Die Klägerin beantragt,
den Bescheid über die gesonderte und einheitliche Feststellung des Grundbesitzwertes auf den 11. März 2005 vom 12. Juni 2006, in Gestalt der Einspruchsentscheidung vom 12. August 2008 dahingehend zu ändern, dass der Grundbesitzwert mit EUR 737.000 festgestellt wird.
Der Beklagte beantragt,
die Klage abzuweisen.
Der Beklagte trägt vor, dass die Anwendung von § 146 Abs. 7 AO voraussetze, dass der Steuerpflichtige nachweise, dass der gemeine Wert niedriger sei als es sich aus der Berechnung nach § 146 Abs. 1 bis 6 BewG ergebe.
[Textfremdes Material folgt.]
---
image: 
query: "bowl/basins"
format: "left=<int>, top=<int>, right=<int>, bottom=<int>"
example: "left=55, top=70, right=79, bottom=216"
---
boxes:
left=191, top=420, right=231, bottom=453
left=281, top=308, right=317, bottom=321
Dieser Nachweis sei der Klägerin nicht gelungen. Neben den erheblichen Mängeln des Gutachtens T. weise auch das Gutachten H. Mängel auf. So sei unklar, warum der Sachverständige von der Nutzfläche von 994 m² und nicht von der Bruttogrundfläche von 1.164 m² ausgehe, er für die Alterswertminderung 14,29% statt – wie nach der Rossschen Karte – 8,6% ansetze, den Liegenschaftszins mit 8% statt 6,5% annehme und die Bewirtschaftungskosten mit 30% statt mit 20% für erforderlich halte. Im Übrigen vertieft er seine Ausführungen aus der Einspru...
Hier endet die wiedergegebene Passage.